De Hatufim à Homeland, Gideon Raff a marqué les esprits. Il prépare actuellement d’autres séries. Rencontre.
Gideon Raff, le « show runner » de Hatufim (Prisonniers de guerre) est sans doute le premier Israélien qui parvienne à convaincre Hollywood d’adapter sa série. C’est ainsi qu’Hatufim devint Homeland, avec tout le succès qu’on lui connaît. Mais Raff à bien d’autres cordes à son arc avec deux autres shows : Tyrant, le portrait d’un despote du Moyen-Orient dans le pays fictif d’Abuddin et Dig, un thriller archéologique, sorte de Da Vinci Code, qui se déroule à Jérusalem. Enfin, il s’apprête à tourner un film intitulé Operation Brothers qui retrace l’incroyable exfiltration des juifs d’Éthiopie au tournant des années 80. Cet ex-parachutiste dans l’armée est également un ardent militant de la cause gay, qu’il défend dans la vie comme dans ses séries télé. Rencontre à Tel-Aviv avec l’un des réalisateurs israéliens les plus populaires, chez lui comme à l’étranger.
L’Arche : Lorsque tu as commencé à tourner Hatufim, Gilad Shalit prisonnier depuis plusieurs années n’était pas encore rentré de captivité. Comment as-tu forgé cette certitude qu’il reviendrait un jour vivant au pays ?
--------------------
**Défis:**
a: Pouvez-vous recopier l'entretien avec Gideon Raff en commençant à « L’Arche : Lorsque » et en terminant à « vivant au pays ? », tout en remplaçant « captivité » par « détention » ?
b: Pouvez-vous prolonger l'entretien avec Gideon Raff au-delà de sa dernière phrase ?
--------------------
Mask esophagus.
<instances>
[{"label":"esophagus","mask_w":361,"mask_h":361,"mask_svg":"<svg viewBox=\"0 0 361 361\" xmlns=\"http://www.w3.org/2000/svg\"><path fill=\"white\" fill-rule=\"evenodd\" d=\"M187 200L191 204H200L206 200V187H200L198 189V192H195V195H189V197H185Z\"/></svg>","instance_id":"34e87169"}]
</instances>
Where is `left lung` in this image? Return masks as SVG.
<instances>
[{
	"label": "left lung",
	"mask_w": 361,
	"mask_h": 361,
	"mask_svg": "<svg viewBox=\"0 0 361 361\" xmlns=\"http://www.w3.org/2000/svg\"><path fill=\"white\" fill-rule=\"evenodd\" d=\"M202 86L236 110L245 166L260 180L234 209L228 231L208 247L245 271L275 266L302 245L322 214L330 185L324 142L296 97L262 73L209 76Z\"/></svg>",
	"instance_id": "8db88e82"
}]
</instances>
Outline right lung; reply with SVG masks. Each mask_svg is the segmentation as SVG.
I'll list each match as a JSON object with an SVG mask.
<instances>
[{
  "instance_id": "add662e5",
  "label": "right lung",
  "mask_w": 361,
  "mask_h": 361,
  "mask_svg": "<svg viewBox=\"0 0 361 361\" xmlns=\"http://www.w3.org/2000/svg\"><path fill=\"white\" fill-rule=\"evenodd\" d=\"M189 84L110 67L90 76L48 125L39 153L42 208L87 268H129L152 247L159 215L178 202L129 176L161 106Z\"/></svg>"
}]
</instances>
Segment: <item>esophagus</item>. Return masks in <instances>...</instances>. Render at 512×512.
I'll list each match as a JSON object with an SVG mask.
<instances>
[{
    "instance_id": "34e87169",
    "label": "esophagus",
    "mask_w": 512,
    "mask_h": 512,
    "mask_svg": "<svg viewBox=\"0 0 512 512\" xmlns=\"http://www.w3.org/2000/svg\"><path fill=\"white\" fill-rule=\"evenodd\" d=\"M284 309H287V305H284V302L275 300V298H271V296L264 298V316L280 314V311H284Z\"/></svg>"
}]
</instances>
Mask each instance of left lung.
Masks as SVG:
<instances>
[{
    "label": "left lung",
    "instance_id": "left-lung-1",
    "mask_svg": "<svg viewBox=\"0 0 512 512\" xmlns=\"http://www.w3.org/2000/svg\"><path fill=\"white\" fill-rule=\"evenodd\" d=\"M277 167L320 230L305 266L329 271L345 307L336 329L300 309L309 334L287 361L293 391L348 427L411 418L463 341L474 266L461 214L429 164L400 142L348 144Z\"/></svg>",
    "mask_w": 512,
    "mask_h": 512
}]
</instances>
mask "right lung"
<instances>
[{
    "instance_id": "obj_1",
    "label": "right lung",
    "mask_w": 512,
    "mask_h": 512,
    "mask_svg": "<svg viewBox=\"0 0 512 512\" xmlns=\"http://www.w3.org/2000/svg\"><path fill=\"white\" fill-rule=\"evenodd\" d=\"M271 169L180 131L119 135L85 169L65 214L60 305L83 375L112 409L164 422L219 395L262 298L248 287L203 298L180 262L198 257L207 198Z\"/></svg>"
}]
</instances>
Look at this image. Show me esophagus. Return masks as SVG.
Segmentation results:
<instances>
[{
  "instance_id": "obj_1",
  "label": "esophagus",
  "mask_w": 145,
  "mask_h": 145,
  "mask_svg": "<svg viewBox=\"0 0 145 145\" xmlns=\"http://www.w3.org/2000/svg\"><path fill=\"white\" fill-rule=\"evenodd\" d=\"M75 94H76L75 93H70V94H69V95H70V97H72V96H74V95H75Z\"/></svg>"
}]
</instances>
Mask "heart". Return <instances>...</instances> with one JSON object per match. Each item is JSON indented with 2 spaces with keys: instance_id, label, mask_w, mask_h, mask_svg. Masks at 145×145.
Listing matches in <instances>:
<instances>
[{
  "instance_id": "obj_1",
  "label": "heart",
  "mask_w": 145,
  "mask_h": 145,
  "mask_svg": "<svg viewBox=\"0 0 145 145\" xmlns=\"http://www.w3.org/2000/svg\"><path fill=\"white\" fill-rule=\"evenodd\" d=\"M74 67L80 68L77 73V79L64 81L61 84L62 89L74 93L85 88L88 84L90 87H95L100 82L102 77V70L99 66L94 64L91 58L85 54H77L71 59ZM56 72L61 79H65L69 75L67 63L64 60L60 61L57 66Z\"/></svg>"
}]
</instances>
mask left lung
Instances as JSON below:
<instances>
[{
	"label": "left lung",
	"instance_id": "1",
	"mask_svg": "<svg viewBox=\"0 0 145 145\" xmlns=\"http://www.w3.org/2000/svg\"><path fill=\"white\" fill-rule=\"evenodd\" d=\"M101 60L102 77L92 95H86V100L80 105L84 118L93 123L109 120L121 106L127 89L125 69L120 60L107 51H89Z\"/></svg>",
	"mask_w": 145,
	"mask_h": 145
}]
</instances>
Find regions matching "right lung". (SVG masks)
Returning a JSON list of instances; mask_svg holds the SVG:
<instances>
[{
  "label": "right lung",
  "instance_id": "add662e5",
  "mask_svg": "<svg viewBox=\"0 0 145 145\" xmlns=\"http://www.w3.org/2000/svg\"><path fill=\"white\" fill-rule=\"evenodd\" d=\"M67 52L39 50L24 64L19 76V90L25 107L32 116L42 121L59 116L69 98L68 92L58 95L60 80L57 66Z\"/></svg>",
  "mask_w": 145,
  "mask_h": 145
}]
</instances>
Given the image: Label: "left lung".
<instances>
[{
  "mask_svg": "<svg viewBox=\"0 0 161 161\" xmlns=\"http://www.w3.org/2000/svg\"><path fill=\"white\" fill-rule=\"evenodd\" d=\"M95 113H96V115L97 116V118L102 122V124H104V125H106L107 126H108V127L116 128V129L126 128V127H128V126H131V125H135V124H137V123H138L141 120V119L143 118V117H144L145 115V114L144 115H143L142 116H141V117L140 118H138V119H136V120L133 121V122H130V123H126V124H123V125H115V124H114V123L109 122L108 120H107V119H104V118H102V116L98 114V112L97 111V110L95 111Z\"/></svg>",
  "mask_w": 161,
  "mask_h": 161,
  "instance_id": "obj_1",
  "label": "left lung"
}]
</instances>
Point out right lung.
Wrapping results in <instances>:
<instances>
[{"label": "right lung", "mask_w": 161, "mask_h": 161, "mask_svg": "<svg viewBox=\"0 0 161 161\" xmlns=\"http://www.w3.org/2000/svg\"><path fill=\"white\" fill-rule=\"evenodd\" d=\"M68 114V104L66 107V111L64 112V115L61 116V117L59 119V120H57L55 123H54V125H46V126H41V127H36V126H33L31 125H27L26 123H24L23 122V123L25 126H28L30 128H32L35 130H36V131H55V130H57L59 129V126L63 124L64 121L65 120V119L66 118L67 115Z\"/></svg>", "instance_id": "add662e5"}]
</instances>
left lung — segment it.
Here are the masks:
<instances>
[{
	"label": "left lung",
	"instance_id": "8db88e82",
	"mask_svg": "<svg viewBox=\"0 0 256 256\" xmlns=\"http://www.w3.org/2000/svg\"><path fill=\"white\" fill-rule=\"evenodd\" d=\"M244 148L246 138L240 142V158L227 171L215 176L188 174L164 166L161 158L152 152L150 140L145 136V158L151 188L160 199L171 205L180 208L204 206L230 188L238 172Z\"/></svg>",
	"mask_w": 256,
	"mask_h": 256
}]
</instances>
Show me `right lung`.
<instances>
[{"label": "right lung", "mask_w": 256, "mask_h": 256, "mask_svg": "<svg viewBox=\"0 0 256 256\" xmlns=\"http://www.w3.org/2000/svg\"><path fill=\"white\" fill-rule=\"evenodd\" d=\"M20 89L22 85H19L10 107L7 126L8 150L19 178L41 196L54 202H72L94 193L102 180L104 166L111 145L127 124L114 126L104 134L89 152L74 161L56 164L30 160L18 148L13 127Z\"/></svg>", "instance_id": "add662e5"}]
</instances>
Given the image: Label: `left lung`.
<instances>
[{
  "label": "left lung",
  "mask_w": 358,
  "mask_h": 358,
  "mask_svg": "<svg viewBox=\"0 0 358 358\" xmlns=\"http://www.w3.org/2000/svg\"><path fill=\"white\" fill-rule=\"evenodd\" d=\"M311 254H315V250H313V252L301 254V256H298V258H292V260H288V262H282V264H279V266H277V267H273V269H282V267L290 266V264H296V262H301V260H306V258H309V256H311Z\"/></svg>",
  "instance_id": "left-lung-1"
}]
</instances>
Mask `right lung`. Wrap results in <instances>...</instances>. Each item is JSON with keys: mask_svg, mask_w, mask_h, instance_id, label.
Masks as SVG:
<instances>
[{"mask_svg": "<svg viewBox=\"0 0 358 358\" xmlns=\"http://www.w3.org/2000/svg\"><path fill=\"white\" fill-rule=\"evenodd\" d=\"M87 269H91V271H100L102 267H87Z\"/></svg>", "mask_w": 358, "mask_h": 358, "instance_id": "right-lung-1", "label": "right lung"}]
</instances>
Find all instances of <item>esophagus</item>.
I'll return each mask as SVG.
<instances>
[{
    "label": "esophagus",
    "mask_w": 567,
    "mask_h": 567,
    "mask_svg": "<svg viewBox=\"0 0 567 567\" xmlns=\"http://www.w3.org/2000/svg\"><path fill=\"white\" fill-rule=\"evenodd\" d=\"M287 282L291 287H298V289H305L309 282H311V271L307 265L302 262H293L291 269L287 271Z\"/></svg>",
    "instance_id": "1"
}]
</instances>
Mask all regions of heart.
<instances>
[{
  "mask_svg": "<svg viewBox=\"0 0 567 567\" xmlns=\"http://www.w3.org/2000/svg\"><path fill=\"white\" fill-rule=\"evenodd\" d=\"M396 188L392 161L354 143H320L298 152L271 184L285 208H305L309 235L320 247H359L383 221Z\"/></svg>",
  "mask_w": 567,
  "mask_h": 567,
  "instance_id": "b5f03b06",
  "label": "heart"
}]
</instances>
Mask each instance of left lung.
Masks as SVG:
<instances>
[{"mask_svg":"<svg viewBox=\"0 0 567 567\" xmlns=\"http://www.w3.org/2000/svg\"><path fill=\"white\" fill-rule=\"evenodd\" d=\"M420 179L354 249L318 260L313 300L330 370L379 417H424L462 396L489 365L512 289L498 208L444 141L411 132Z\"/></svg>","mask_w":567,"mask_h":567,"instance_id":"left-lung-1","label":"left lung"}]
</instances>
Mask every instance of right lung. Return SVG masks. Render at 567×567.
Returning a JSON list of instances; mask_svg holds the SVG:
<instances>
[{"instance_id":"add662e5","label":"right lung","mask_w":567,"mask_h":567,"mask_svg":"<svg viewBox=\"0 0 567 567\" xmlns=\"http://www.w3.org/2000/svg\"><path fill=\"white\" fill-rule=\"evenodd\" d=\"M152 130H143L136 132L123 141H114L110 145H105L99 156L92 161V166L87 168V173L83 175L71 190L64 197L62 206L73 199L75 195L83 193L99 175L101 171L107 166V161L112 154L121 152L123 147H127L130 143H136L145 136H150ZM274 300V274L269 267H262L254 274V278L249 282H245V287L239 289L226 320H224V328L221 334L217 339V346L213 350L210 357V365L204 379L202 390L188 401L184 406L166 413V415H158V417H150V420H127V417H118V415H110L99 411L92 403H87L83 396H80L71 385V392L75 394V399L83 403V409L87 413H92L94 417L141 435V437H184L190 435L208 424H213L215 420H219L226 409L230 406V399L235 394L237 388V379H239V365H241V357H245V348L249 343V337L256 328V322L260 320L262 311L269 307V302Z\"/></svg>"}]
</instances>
--------------------
**Réponses ci-dessous:**
a:
L’Arche : Lorsque tu as commencé à tourner Hatufim, Gilad Shalit prisonnier depuis plusieurs années n’était pas encore rentré de détention. Comment as-tu forgé cette certitude qu’il reviendrait un jour vivant au pays ?

b:
Gideon Raff : Quand la série a commencé à être diffusée, elle a immédiatement été sujette à controverse, car à l’époque nous avions trois prisonniers de guerre israéliens. Il y avait Gilad Shalit, bien sûr, mais également Ehud Goldwasser et Eldad Regev, qui nous ont été retournés du Liban dans des cercueils par le Hezbollah. Cela prêtait à controverse, car c’était ce que vivaient les gens à l’époque et beaucoup trouvaient que nous n’aurions pas dû en faire une série télé lorsque cela faisait encore souffrir tant de gens. Mais si nous avions suivi leurs objections, cela n’aurait jamais été le bon moment en Israël, car il y a toujours un prisonnier de guerre. C’est justement pour cette raison que cela me semblait aussi crucial. Gilad est rentré précisément le jour où nous avons fini de tourner le dernier épisode de la saison 2. Le détail troublant, c’est qu’il était vêtu exactement de la même chemise que celle que portait Uri dans le tout premier épisode d’Hatufim. Et, effectivement, Gilad m’a contacté quelques mois plus tard et nous nous sommes vus à diverses reprises. Je l’ai invité à visiter le plateau de tournage de Homeland, lorsque nous filmions la seconde saison en Israël. Il s’est même fait photographier en train d’étrangler Abu Nazir (le super-méchant terroriste de la série) !
Dans tes séries, le Proche-Orient est omniprésent.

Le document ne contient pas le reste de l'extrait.